Isolation and long-term cultivation of Human Corneal Endothelial Cells
Coating of the Culture Dish Surfaces
Culture dishes were incubated with a film of a 1:1 mixture of laminin (10 μg/ml and chondroitin sulfate (10 μg/ml) solubilized in selection medium at room temperature for 1-2 hr. The coating solution was aspirated and the dishes washed once with HBS.
Subcultures of Human Corneal Endothelial Cells
1. Corneas were removed from postmortem human eyes.
2. Corneas were excised and stored in primary cell media supplemented with 1% chondroitin sulfate and 10% FCS at 37°C.
3. The corneas were transferred to a plastic dish with the epithelium turned downwards.
4. The endothelium was covered with a few drops of enzyme solution.
5. Trypsinization of Human Corneal Endothelial Cells (HCECs) was carried out with a solution of primary cell isolation and corneas were incubated at 37°C for 90 min.
6. Collagenase was used at concentrations of 0.025%, 0.04% and 0.5% in a 1:1 mixture of primary cell solution.

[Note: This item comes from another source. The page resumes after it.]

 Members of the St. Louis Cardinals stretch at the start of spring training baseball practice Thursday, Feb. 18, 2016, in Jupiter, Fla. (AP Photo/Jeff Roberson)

7. Corneas were treated with the highly concentrated collagenase solution (0.5%) for 1.5 hr at 37°C, which was in some cases followed by a long-term incubation together with a low concentration (0.04% or 0.025%) of the enzyme for 17 hr.

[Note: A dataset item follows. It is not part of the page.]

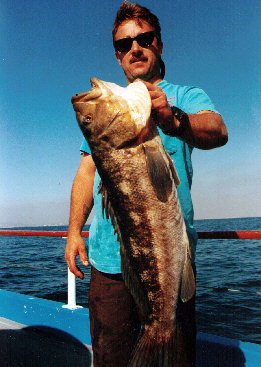 Southern california ocean fishing all about calico bass for Bass fishing san diego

8. For isolation of HCECs the endothelium was rinsed with 20 ml of primary cell solution using a sterile syringe combined with a thin needle.

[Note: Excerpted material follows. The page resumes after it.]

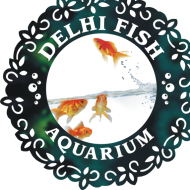 Delhi Fish Aquarium photo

9. Isolated cells were separated by centrifugation at 900 g for 10 min, resuspended in 0.5 ml selection medium (primary cell solution plus 7.5% respectively of NCS and FCS, both CM preadsorbed and predialysed, 0.08% chondroitin sulfate, 0.4 μg/ml FGF, and 50 μg/m gentamycin) and seeded in one well of a 24-well plate.
10. All culture dishes used for HCECs were coated as described below.
11. The cells were maintained at 37°C in a humidified atmosphere containing 5% CO2.
12. NCS was prepared as FGF and platelet-derived growth factor (PDGF) as follows: 100 ml NCS were centrifuged at 170,000 g for 90 min at 18°C in an ultracentrifuge.
13. A film of lipids remained on the surface and was removed.
14. The NCS was dialyzed for 24 hr three times against a 50-fold volume of water (tissue culture grade) and once against a 2-3-fold volume of primary cell solution.
15. The dialysed NCS was applied on a column of CM-Sephadex C50 (20 X 5 cm) previously equilibrated with 50 mM sodium phosphate, pH 6, for removal of FGF and PDGF.
16. CM-adsorbed, dialyzed FCS was prepared in the same manner, except that the centrifugation step was left out.
17. The eluted sera were used for supplementation of the selection medium.
Subcultures of Human Corneal Endothelial Cells
1. Medium was removed from the confluent primary cultures, cells rinsed once with HBS and further treated with a 0.1%/0.02% trypsin/EDTA solution for approximately 5 min.
2. Selection medium was added to the completely detached cells and the cells were replated at a split ratio of 1:2 to 1:4 on coated substrates.
3. FGF (0.4 μg/ml) was added every 2-3 days.
4. After six to ten passages monolayers of HCEC were maintained for 1 week in selection medium supplemented with 52.6μg/1 L-valine.
5. For complete removal of contaminating fibroblasts the HCECs were trypsinized as described above and seeded at clonal density (10-30 cells/well) on microtiter plates.
6. Selection medium was replaced by normal growth medium (primary cell solution containing 0.08% chondroitin sulfate, 10% NCS, 0.4 μg/ml FGF and 50 μg/m gentamycin).
7. The NCS used for this medium had been centrifuged in an ultracentrifuge as already described.
Clone Growth Assay
HCECs (2.5-3 X 103) in 2.0 ml selection medium containing 5% CM-absorbed NCS were seeded per 9.6 cm2 dish. Only the corner wells of six-well plates were used. Medium was changed every 2-3 days. After 2-3 weeks the cells were trypsinized and cell numbers determined using a Coulter Counter.
Whole corneas were cut in quarters, and the endothelium was released from contact inhibition by producing a 2-mm scrape wound with a silicon-coated needle.
References
1. K Engelmann, M Böhnke and P Friedl. Isolation and long-term cultivation of human corneal endothelial cells. Invest. Ophthalmol. Vis. Sci. 1988; 29: 1656-1662.
2. Tadashi Senoo and Nancy C. Joyce. Cell Cycle Kinetics in Corneal Endothelium from Old and Young Donors. Invest. Ophthalmol. Vis. Sci. 2000; 41: 660-667.
3. Chen KH, Azar D, Joyce NC. Transplantation of adult human corneal endothelium ex vivo: a morphologic study. Cornea. 2001; 20: 731–737.